For those with the most serious pain, the opioids usually help to varying degrees and allow these patients to enjoy a better quality of life. They are seen regularly by their doctors and are monitored. They are not abusing the medication and, as I pointed out in my previous blog, very, very few are addicted.

As Halifax writer Dawn Rae Downton wrote in theGlobe and Mail, she uses fentanyl not to get high but to have a life despite her chronic pain. As she said, "One in five Canadians suffers miserable chronic pain; many have used opioids safely for years. They don't abuse, sell, overdose or continually raise their doses." When the pain is undertreated, she said, "patients risk immense physical and emotional dysfunction, endocrine failure, cardiac collapse, immune problems, dementia and early death, sometimes by suicide."

Unfortunately, what the government is doing is confusing the two problems into one and going after legitimate pain patients who use their opioids responsibly under the care of physicians as a way to reduce overdose deaths amongst the population of illicit drug users.

Decisions are being made even though Dr. Philpott claims to be a follower of evidence-based practice.
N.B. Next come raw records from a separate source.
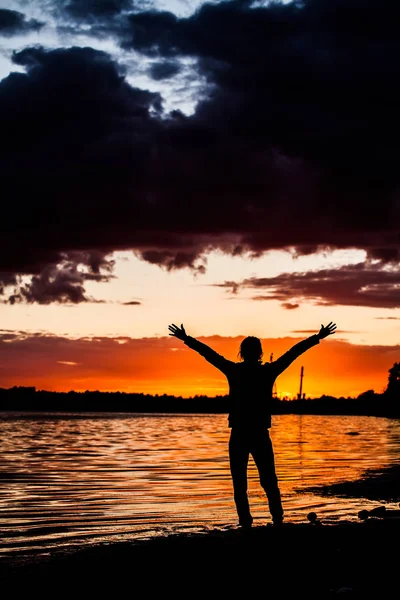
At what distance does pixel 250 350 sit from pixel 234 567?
2828 mm

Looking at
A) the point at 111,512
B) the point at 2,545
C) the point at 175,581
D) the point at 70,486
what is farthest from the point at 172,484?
the point at 175,581

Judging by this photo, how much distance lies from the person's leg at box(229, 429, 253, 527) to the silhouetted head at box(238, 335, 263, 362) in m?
1.03

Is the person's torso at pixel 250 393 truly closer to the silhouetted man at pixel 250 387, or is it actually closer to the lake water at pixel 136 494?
the silhouetted man at pixel 250 387

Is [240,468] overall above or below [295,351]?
below

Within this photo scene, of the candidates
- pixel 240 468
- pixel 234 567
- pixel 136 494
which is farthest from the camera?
pixel 136 494

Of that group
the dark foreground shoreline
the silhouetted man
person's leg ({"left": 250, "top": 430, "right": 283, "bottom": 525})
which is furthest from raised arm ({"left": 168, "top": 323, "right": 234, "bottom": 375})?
the dark foreground shoreline

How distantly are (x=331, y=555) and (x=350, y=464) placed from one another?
756 inches

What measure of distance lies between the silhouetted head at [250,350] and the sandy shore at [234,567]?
2418 millimetres

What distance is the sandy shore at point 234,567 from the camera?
762 cm

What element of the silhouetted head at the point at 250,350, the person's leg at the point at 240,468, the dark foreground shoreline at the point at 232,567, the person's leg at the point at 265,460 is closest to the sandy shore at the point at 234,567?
the dark foreground shoreline at the point at 232,567

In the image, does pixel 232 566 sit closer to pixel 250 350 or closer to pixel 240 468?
pixel 240 468

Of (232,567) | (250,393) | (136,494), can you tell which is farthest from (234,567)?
(136,494)

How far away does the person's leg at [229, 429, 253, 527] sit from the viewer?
10117 mm

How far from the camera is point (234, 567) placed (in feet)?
28.0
Dr. Lynn Webster is a past president of the American Academy of Pain Medicine with many years experience treating chronic pain. He told Green that the efforts to reduce the use of opioids actually began with U.S. insurance companies and Workers Compensation Boards attempts to reduce costs by convincing regulators that opioids are bad. (June 11, hour 1 segments 1 & 2, about 8 minutes in).

He also pointed out that the result of the government policies to reduce the legitimate use of opioids for people in pain will likely result in an increase in suicides amongst this population. Pain, he said, can be so unbearable that sufferers will do anything to end it, including taking their own lives. To get some understanding of what these patients endure, watch the trailer for his documentary or listen to the descriptions by pain patients on the Green show.

Dr. Webster actually requested that he be on the show after he heard Green's interview with Dr. Philpott because he did not agree with what she said. You can hear her interview on June 3 in hour 2 segments 1, 2 and 3 followed by my critique of her immediately after.

She did say when forced to by Green that what a patient is prescribed is really up to the patient and his/her health-care provider. If that is the case, then why is the government interfering with that by imposing limits on the prescriptions? They have no right to just as Trudeau's father once said "there's no place for the state in the bedrooms of the nation."

But what is even more telling is that she has no clue how many of the overdose deaths from opioids occur in pain patients. Without knowing that, there is no basis to target pain patients. She also does not know what portion of pain patients become addicted and, again, without knowing that, there is no basis to what they are doing. Dr. Webster commented that if a pain patient overdoses, then it is most likely suicide rather than accidental.

In the absence of evidence, decisions are being made even though Dr. Philpott claims to be a follower of evidence-based practice. Her boss, Justin Trudeau, told the Vancouver Sun editorial board that "I'm a big fan of evidence-based policy. " As Vice reported, Trudeau said that he is not philosophically opposed to legal heroin. The reason that he is decriminalizing marijuana is because "safety is his top priority, and he doesn't want to give money to gangs and dealers."

Evidence from Portugal which was the first country to decriminalize heroin has resulted in that country having the fewest number of overdose deaths of any country in Europe. The Portuguese death rate is three per million compared to 17.3 per million in the European Union. The Independent reports that "Transform Drug Policy Institute says in its analysis of Portugal's drug laws, "The reality is that Portugal's drug situation has improved significantly in several key areas. Most notably, HIV infections and drug-related deaths have decreased, while the dramatic rise in use feared by some has failed to materialize."

The evidence for decriminalizing is there, but there is no evidence that attacking pain patients will do anything but make vulnerable people miserable, prone to suicide and destroy their lives.

It is time to listen to the evidence.